Bigger Literary Agents Aren't Always Better

I've had friends who had literary rock stars for literary agents. Some authors had great experiences with them, while others never heard from their literary agents because they were too busy with other high-selling authors.

A few years ago, a well-respected agent with his own boutique agency offered me representation for my novel. I emailed all the other literary agents with my full manuscript under consideration about my news (hoping to spur people to fight! over! me!).

Four days later, I received another offer of representation from an agent I’d never even heard of and never contacted.

Huh?

What happened is I’d queried her boss, Ms. Big-Time Literary Agent at Big-Deal Agency. Ms. Big Time already had a full book of business and couldn't take on anymore clients, so she passed my manuscript on to her assistant and junior literary agent. This woman stayed up half the night reading my full manuscript, fell in love with it, then emailed me to say she wanted to be my agent.

She used her newness as a selling point: “I’ve been working with AGENT at the LITERARY AGENCY family for the past six months. We work closely together on all my projects, including submission lists for editors and contract negotiations. Before that, I worked as a women fiction’s editor at New American Library/Penguin for several years. Since I’m a new agent with a small list, I am able to offer high level personal attention—and energy! to my clients.”
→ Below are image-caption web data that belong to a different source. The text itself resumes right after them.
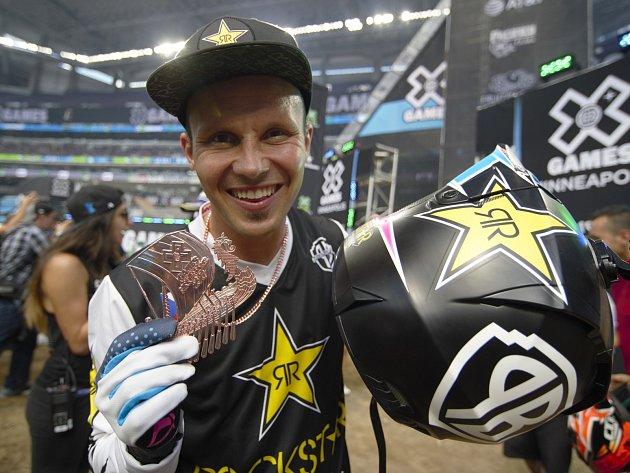 Libor Podmol se těší z bronzové medaile na X-Games.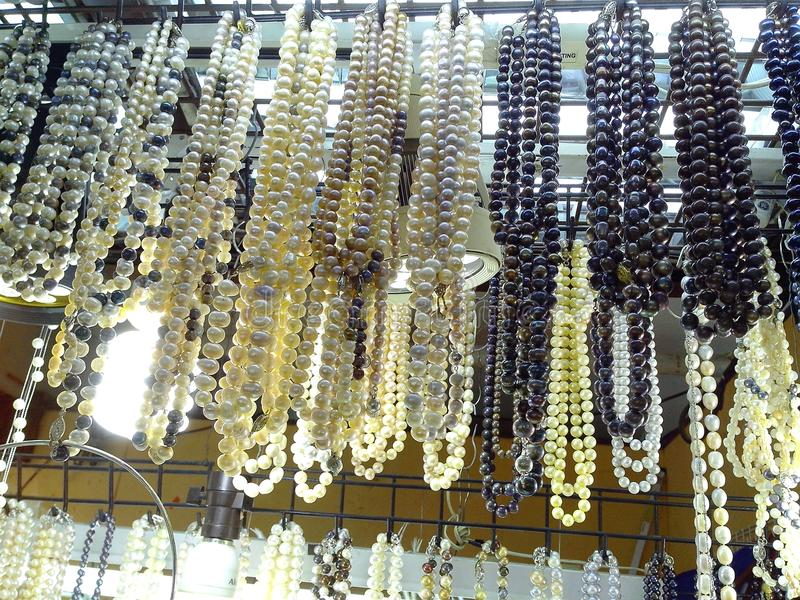 Le bazar fait des emplettes au centre commercial de greenhills à San Juan, Philippines image stock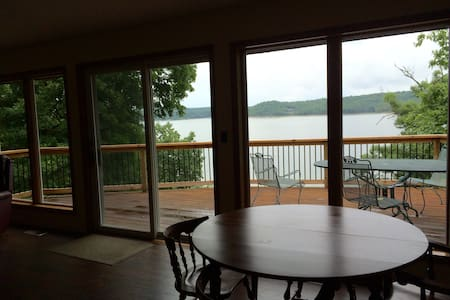 Perfect lake house with direct water access - House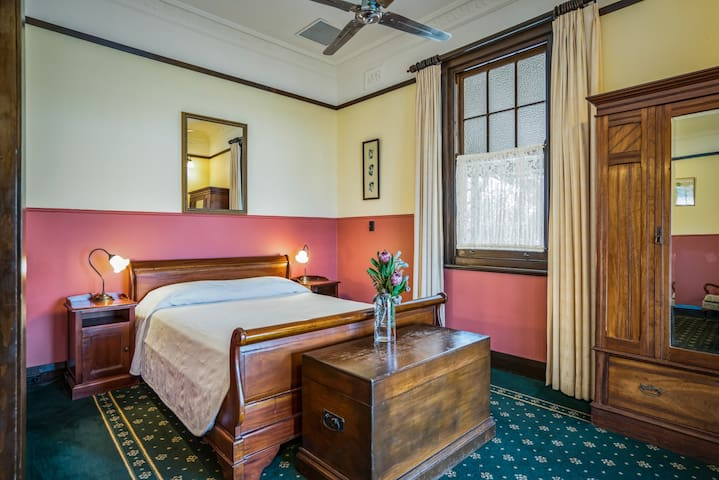 Ballina Manor Boutique Hotel - Room 8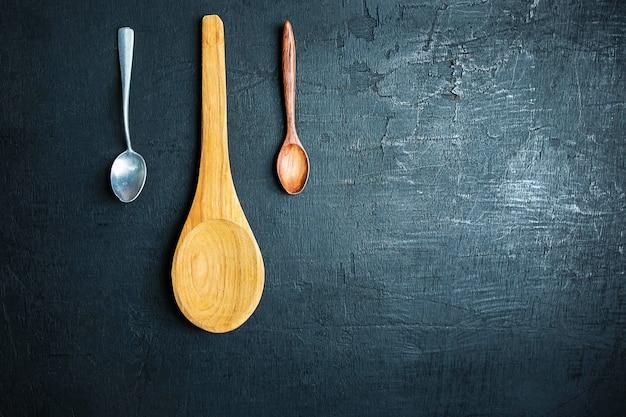 Un cucchiaio di legno su uno sfondo nero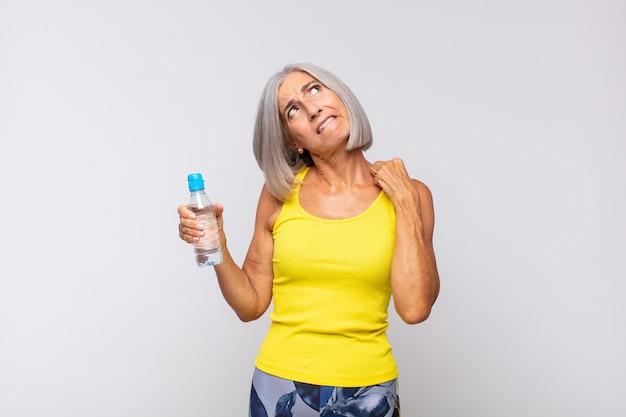 Donna di mezza età che si sente stressata, ansiosa, stanca e frustrata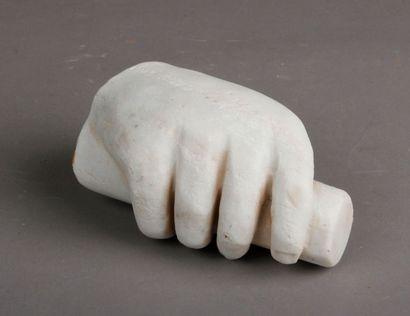 Main en marbre blanc de style grec. L. 14...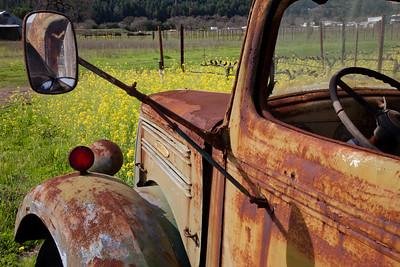 Mirrored Truck 8895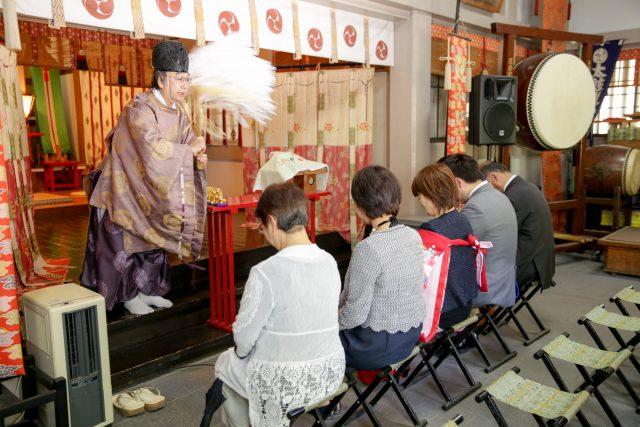 小野八幡神社でご祈祷中2016年5月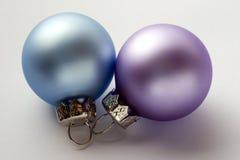 Um lilac e uns baubles azuis do Natal Imagens de Stock
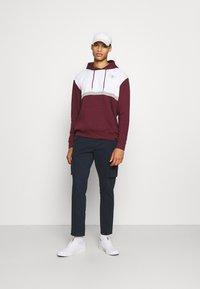 Newport Bay Sailing Club - PANEL HOODIE - Sweatshirt - burgundy/white - 1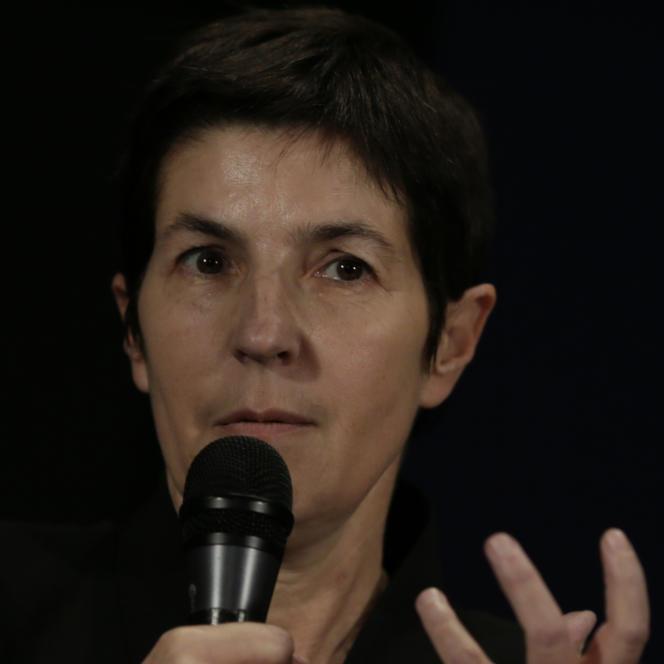 Christine Angot durant une conférence organisée à Paris en novembre 2013.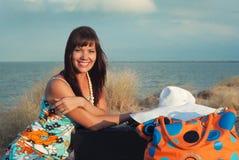 Meisje een gelukkige reiziger Stock Afbeelding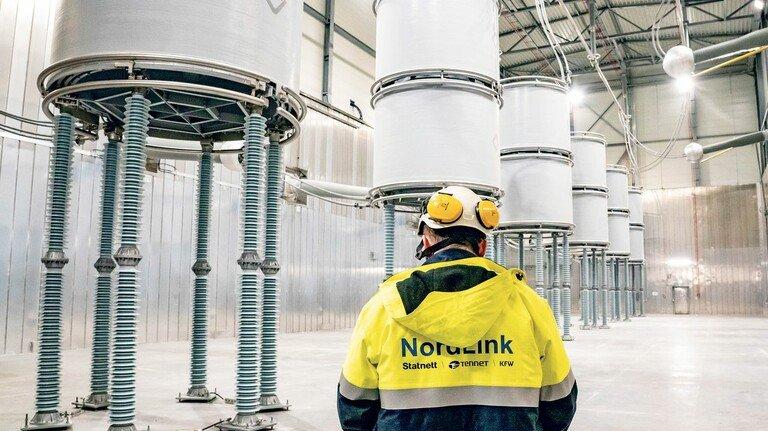 Angekommen: In Wilster (Schleswig-Holstein) wird der Strom aus Norwegen ins deutsche Netz eingespeist.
She did just that. The other man had so much more experience, more sales, more everything, but this woman was perfect for me. We had the same vision for my career. Plus, she was an editor and literary agent all in one.

Even though she left the biz before we got the chance to try and sell my novel, my time with her was priceless. I learned so much. My author friends said they’d never seen such helpful editorial letters from their publishers.

Her boss couldn't have done that for me. She was too busy working with the big-name clients.

Before You Get a Literary Agent, You Need a Book You're Proud Of

Now, do NOT think, “Great idea, Marcy. I don’t know what else to do with my story, so I’m just going to get me one of them there new agents to whip my plot into shape.”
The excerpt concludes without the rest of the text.